Applications require submission of the abstract to the paper to be presented. Sometimes this is easy: the study has been done, the paper is written, just send the abstract as it already exists.

Other times, the study is just a great idea, and the convention becomes to goal line for completing the study. When this is the case, a loosely assembled set of fairly
abstract ideas for a study have to be abstracted into an abstract in short order. It's time to get down to business and pull together the essential ideas of background literature, purpose, design, and expected results. The document that comes from this process, the abstract, tends to be pretty concrete in the end.

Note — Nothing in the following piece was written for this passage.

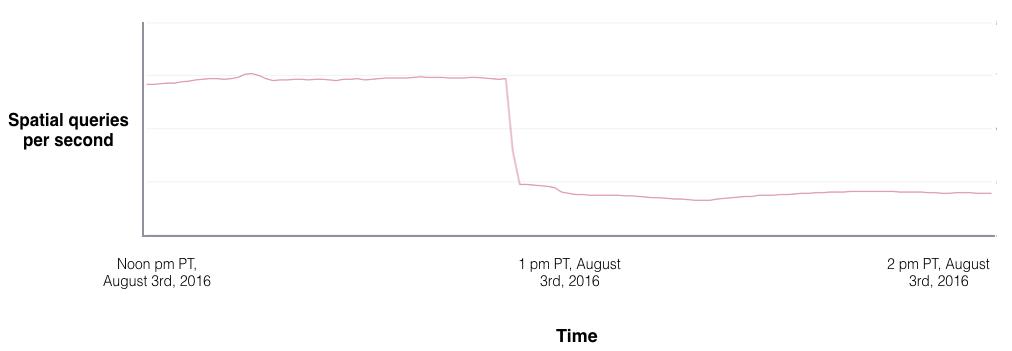 Graph of Pokémon GO Server Resource Usage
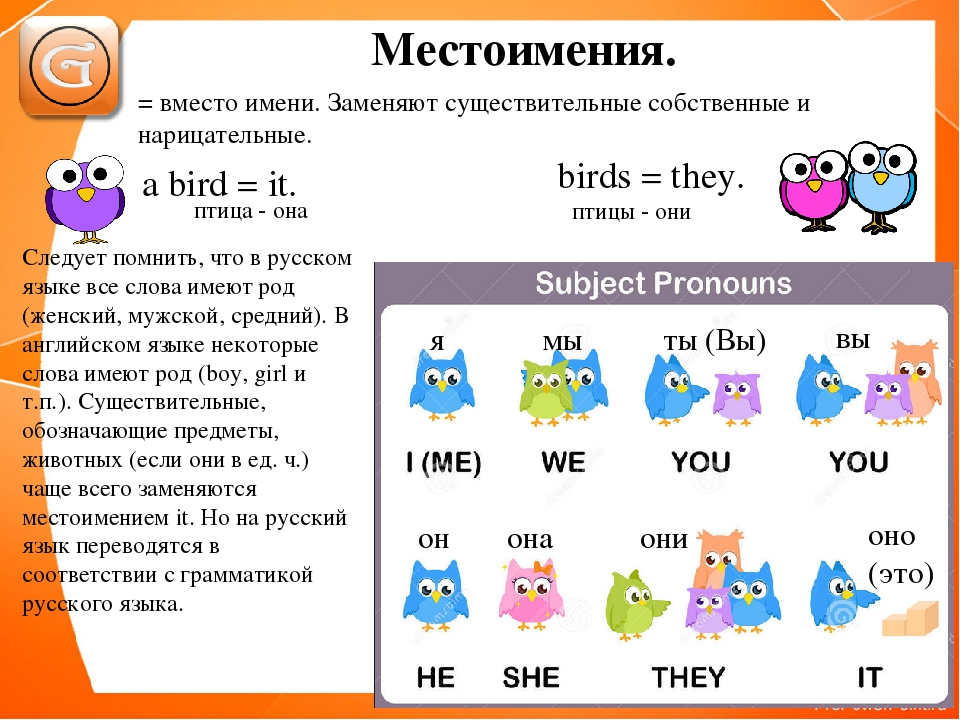 Грамматика английского языка ‹ engblog.ru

Here's a sample abstract for a study we're just putting together now:

<>AMANDA W. DOLL, Ed.M, BCBA, Tina Covington, PhD, BCBA, Rachel Sgueglia, MS.Ed., and Dana Logozio, MS.Ed.<>Previous research (Doll, Covington, Rosenfeld, & Cerrone, 2009) has identified that a subset of teaching staff do not respond to repeated observation-and-feedback cycles with a modified TPRA form fashioned after Ingham & Greer, 1992. In the 2009 study, those teachers who continued to commit instructional errors subsequently improved when they were taught how to use the modified TPRA form and then used this form in order to self-score their own teaching behavior from video samples. Teaching accuracy improved and instructional rate also improved; accuracy was a treated variable, while rate was an untreated variable. The present study seeks to replicate results from the 2009 study; to identify teachers for whom observation-and-feedback cycles are not serving to improve instructional behavior; to create a data-base for using video self-observation as a tactic when instructional practices need to be improved. Data collection is ongong.

Monday, June 1, 2009

Moderation Doesn't Always Come in Moderation



In college I first learned and fell in love with the idea that life is best lived enjoying all things in moderation. Thus far, however, I have found that moderation itself seems to come not constantly but in fits and starts. There are beautiful, almost-perfect-despite-their-imperfection periods in which it is possible to balance and re-balance responsibilities, adjusting oneself to the necessities of daily life. This is sometimes called "one day at a time living."

And then... and then... then there are those other, more challenging, stretches of time when "all the days come at once." There is very little need to describe these times. We all live in them. Some of us never escape them. They are the stuff of television situation comedies. They are the stuff of road rage. They are the stuff of desperation and suffering, too. I suppose they always have been - or why would the ancients have written about them, for me to learn about "all things in moderation" in 100-level Humanities courses?

Very recently, many months of "life in moderation" or normal time yielded to "everything all at once" time for a little while. Partly, this is mere occupational hazard. Working in a school while continuing my own education means that I do almost everything I do by the whirrings of multiple academic calendars. Usually, academic calendars have enough similarity to be somewhat predictable, and enough difference to be maddening. This year has been no exception.

Despite my cherished notion that time exists to prevent events from happening "at the same time," the overlap of the calendars allowed for a few synchronicities that were quite enjoyable (at least in retrospect, once fully rested again from the return trip East!).

Within the span of a week, I was able to participate in the Columbia University Teachers College Masters Convocation; learn that I had in fact passed the BCBA exam; and present at ABAI in Phoenix, AZ. Here's a picture of Dr. Tina Covington and me in front of my poster on stimulus-stimulus pairing and the emergence of early language. Several other colleagues and I also presented papers in a symposium the same day. It was a humbling and energizing experience...Possibly too much fun for me for one week. Now what I'm really looking for is a whole lot of moderation for a while!